* Travail à effectuer:
1. D'après le texte sur les oiseaux marins, répondez aux questions suivantes :
(a) Quelle part de la surface du globe les océans couvrent-ils ?
(b) Quel pourcentage des oiseaux connus les oiseaux marins représentent-ils ?
(c) Quelle distance certains de ces oiseaux parcourent-ils chaque année entre leurs zones de reproduction et d'hivernage ?
2. Rédigez la suite du texte sur les oiseaux marins, en reprenant après sa dernière phrase.

* Bloc de texte:
--------------------------------
Les oiseaux marins, précieux témoins des impacts anthropiques
Carte blanche
Si les océans couvrent près des trois quarts de la surface du globe, les oiseaux marins comptent moins de 400 espèces, soit 3 % des oiseaux connus. Ils sont côtiers, venant régulièrement à terre et pouvant aussi s’alimenter en milieu terrestre, ou pélagiques, s’alimentant et passant leur vie essentiellement en mer, ne venant à terre que pour se reproduire. Symboles de liberté, ces vagabonds voyagent au gré des vents, certains effectuant un aller-retour annuel de 50 000 à 100 000 kilomètres entre leurs zones de reproduction et d’hivernage.
--------------------------------
Liste des données:
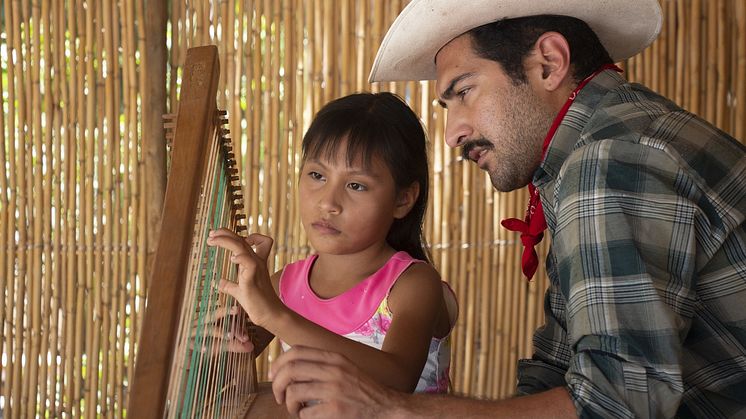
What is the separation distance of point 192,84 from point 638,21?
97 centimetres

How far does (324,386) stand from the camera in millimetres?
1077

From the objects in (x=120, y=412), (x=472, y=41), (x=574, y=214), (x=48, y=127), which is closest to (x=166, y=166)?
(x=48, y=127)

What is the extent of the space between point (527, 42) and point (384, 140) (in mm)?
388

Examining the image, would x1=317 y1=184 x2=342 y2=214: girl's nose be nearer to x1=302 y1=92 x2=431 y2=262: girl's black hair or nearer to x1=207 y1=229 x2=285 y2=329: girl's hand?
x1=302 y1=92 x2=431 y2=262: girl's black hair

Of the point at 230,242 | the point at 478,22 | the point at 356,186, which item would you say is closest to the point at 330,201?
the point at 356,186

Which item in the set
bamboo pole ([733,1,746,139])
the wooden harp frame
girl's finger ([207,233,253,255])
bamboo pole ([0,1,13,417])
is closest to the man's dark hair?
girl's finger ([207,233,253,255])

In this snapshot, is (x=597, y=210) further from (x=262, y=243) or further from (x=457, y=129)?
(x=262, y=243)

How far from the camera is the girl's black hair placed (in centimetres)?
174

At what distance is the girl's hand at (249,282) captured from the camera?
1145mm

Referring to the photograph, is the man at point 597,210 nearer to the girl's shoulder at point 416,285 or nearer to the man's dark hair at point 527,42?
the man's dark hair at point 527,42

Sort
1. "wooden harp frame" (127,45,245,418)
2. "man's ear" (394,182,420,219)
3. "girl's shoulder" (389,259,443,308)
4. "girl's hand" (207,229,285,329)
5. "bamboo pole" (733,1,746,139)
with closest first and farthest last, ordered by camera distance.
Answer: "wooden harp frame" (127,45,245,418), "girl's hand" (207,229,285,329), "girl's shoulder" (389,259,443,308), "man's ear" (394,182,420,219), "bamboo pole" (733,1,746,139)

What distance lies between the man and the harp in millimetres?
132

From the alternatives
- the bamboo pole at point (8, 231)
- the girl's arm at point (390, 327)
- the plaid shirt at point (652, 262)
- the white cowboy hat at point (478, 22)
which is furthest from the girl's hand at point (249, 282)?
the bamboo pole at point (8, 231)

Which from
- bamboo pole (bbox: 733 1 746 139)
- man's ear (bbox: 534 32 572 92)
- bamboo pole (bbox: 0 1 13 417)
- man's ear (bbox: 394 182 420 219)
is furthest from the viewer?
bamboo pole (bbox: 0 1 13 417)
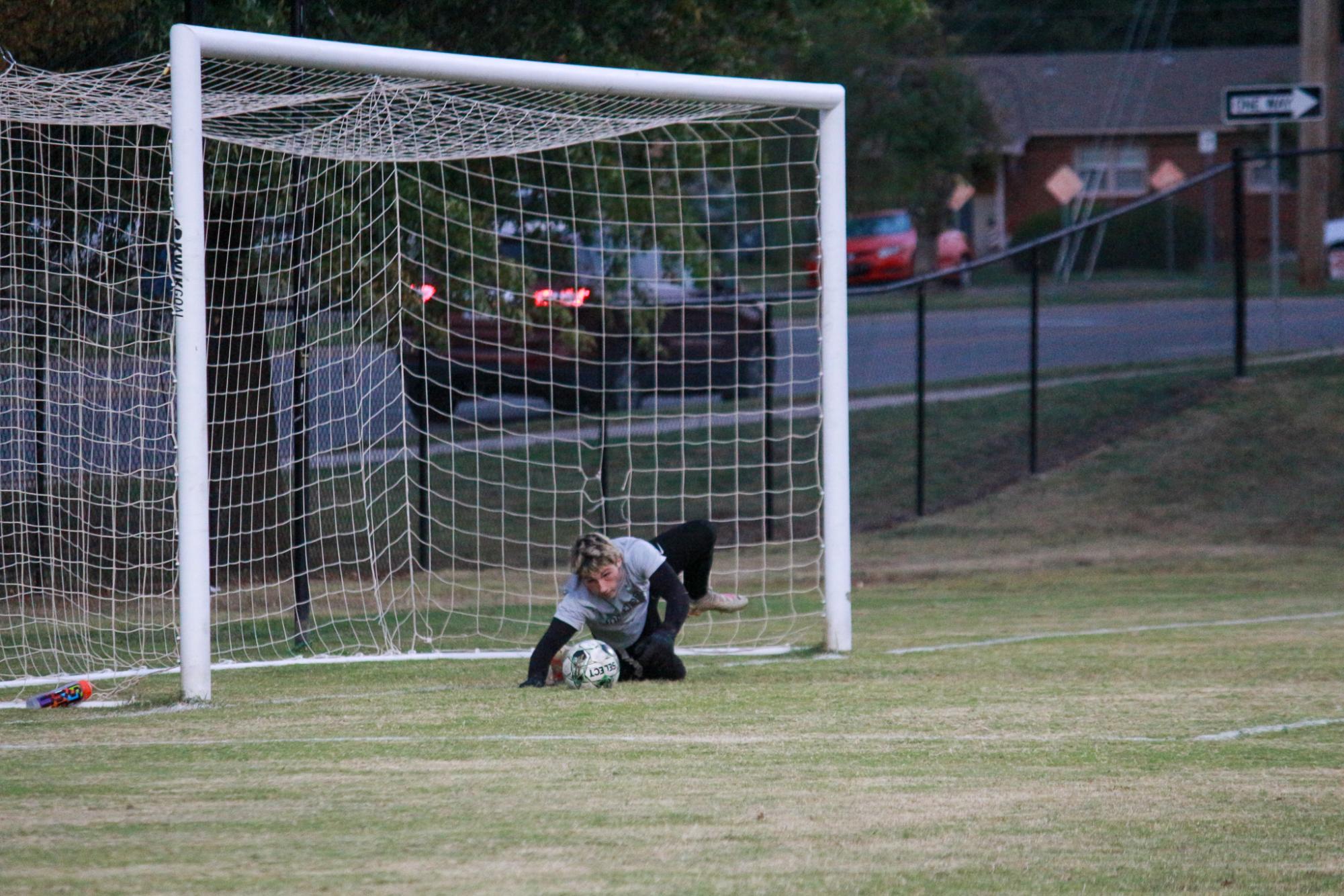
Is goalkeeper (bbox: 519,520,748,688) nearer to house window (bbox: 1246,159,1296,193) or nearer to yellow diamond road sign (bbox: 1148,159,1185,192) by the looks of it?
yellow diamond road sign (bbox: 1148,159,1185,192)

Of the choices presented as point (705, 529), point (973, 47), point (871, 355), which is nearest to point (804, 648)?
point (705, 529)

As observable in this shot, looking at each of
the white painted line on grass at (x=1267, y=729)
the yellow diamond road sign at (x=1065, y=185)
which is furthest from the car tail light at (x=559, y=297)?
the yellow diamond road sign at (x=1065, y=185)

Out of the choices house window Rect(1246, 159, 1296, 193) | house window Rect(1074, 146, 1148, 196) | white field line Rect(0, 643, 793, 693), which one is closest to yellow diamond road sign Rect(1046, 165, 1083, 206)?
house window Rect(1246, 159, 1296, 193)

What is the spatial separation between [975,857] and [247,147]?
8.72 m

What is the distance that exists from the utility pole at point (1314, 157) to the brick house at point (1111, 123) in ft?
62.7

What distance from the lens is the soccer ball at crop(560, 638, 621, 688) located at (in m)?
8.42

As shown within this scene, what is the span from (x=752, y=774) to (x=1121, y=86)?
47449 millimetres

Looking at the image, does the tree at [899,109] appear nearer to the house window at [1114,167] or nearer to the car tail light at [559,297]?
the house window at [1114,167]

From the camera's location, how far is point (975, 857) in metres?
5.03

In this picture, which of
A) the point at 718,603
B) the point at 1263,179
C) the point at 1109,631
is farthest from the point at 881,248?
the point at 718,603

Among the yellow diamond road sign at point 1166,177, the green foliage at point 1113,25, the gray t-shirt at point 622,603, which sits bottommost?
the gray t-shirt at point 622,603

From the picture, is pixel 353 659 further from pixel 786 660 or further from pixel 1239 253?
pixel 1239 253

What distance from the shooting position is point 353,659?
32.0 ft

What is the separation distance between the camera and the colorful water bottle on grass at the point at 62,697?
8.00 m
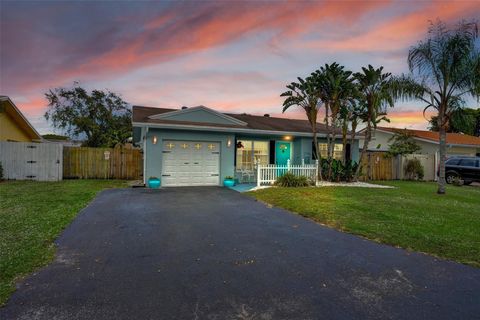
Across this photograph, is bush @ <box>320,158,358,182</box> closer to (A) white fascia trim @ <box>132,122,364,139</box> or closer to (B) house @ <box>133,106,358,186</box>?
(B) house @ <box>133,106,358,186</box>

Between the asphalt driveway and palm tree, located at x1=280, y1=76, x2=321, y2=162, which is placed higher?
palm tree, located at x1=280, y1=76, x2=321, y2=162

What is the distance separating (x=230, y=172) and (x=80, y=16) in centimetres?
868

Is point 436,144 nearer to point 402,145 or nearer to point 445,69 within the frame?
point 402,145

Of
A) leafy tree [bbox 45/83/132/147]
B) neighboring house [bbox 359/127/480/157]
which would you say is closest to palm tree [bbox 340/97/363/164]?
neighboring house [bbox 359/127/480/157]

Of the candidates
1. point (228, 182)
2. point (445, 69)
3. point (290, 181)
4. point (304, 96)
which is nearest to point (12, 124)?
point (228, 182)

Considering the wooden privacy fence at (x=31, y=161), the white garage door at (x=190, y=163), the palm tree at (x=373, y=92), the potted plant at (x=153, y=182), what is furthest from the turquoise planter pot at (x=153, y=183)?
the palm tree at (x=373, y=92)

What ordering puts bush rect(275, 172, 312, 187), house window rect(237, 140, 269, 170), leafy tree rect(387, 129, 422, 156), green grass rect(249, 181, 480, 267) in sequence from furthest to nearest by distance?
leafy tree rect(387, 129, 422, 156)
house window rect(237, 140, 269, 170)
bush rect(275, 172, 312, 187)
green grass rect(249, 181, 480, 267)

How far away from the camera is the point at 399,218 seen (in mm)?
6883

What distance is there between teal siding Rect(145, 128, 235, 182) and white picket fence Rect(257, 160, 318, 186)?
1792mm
--------------------------------
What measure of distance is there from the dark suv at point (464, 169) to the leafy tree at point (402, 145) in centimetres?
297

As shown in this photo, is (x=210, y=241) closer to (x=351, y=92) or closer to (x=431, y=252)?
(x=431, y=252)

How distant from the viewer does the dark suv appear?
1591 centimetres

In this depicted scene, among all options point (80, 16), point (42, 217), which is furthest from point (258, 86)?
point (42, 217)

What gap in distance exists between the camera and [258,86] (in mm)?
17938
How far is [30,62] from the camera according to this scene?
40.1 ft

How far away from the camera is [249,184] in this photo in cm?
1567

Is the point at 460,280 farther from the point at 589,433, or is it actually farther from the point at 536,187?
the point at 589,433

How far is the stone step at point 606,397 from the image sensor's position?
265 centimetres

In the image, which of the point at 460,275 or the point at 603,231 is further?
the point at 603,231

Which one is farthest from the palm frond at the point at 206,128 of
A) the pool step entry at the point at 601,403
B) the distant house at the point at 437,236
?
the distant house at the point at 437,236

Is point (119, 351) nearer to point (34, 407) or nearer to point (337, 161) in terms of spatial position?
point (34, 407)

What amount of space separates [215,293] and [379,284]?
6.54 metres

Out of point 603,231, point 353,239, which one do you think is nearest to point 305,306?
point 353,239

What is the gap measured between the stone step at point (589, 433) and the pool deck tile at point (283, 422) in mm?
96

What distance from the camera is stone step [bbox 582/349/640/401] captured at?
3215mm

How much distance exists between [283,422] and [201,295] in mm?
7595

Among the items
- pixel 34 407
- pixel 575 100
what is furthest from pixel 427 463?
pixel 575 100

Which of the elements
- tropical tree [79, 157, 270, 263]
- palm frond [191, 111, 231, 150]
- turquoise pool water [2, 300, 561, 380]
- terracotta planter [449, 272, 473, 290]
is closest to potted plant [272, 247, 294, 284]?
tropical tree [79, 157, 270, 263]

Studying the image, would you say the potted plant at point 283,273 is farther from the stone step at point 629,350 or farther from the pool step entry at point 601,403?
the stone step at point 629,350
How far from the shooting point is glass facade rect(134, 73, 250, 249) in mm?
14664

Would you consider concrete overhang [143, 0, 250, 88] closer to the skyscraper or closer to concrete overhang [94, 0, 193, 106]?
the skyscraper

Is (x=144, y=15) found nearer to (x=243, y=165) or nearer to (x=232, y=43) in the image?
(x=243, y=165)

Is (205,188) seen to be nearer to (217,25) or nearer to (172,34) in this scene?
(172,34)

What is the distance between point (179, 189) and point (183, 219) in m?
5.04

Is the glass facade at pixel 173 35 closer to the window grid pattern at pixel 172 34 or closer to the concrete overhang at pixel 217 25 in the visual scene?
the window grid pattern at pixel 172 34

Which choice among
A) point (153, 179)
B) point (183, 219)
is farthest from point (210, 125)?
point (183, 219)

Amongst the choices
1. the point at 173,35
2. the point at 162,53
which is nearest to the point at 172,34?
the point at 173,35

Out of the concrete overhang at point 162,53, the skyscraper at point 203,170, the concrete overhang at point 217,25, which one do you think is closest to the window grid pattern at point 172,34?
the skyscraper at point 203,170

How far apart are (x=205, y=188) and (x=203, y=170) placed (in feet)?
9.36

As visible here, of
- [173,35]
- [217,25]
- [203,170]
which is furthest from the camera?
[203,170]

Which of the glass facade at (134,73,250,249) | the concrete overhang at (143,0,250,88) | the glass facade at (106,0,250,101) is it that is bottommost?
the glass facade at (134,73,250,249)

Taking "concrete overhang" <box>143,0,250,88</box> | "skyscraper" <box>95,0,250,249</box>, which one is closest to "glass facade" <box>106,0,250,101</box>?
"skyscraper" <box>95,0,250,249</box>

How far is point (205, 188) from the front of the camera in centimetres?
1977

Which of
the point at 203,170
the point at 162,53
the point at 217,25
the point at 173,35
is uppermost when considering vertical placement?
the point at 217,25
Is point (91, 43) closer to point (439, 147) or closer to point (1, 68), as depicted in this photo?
--------------------------------
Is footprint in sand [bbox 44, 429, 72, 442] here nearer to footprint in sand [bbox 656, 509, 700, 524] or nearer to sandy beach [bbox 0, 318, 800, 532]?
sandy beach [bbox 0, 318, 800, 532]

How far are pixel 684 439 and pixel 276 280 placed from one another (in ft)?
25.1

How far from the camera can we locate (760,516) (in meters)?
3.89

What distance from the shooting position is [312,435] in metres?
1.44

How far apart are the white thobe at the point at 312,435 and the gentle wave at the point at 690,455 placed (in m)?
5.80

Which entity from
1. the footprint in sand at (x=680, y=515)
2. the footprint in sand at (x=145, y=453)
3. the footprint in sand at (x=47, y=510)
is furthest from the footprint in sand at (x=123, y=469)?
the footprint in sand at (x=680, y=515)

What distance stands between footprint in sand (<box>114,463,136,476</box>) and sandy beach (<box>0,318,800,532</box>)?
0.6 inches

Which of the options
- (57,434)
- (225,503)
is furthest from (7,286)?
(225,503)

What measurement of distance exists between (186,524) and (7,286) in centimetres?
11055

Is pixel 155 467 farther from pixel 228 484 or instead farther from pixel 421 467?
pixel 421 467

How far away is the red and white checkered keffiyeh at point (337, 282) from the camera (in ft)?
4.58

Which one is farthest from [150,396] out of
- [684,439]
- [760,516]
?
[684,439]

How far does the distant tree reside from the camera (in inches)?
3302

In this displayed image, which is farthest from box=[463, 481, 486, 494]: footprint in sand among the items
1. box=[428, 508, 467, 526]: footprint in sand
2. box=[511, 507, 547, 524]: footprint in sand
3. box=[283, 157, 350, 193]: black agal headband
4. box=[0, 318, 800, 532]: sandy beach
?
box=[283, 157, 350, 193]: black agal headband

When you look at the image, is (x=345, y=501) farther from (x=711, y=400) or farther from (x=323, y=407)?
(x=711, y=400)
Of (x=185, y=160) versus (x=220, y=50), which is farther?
--------------------------------
* Corrigé des exercices:
1.
(a) Près des trois quarts.
(b) 3 %.
(c) De 50 000 à 100 000 kilomètres, aller-retour.

2.
Épidémies et climat
Mais ces espèces font face à de multiples dangers, tant sur leurs colonies qu’en mer, et plus d’un tiers sont globalement menacées. Prédation par les mammifères introduits, pollution, captures accidentelles par les engins de pêche, surpêche, conséquences du dérèglement climatique et dérangement humain figurent parmi les principales menaces. Elles affectent la survie ou la reproduction, mais aussi la physiologie, l’alimentation, l’abondance, la répartition géographique, etc. Face à ces risques, des actions de conservation sont menées de longue date, notamment sur les colonies, et reposent bien souvent sur une implication du milieu associatif avec un fort investissement bénévole.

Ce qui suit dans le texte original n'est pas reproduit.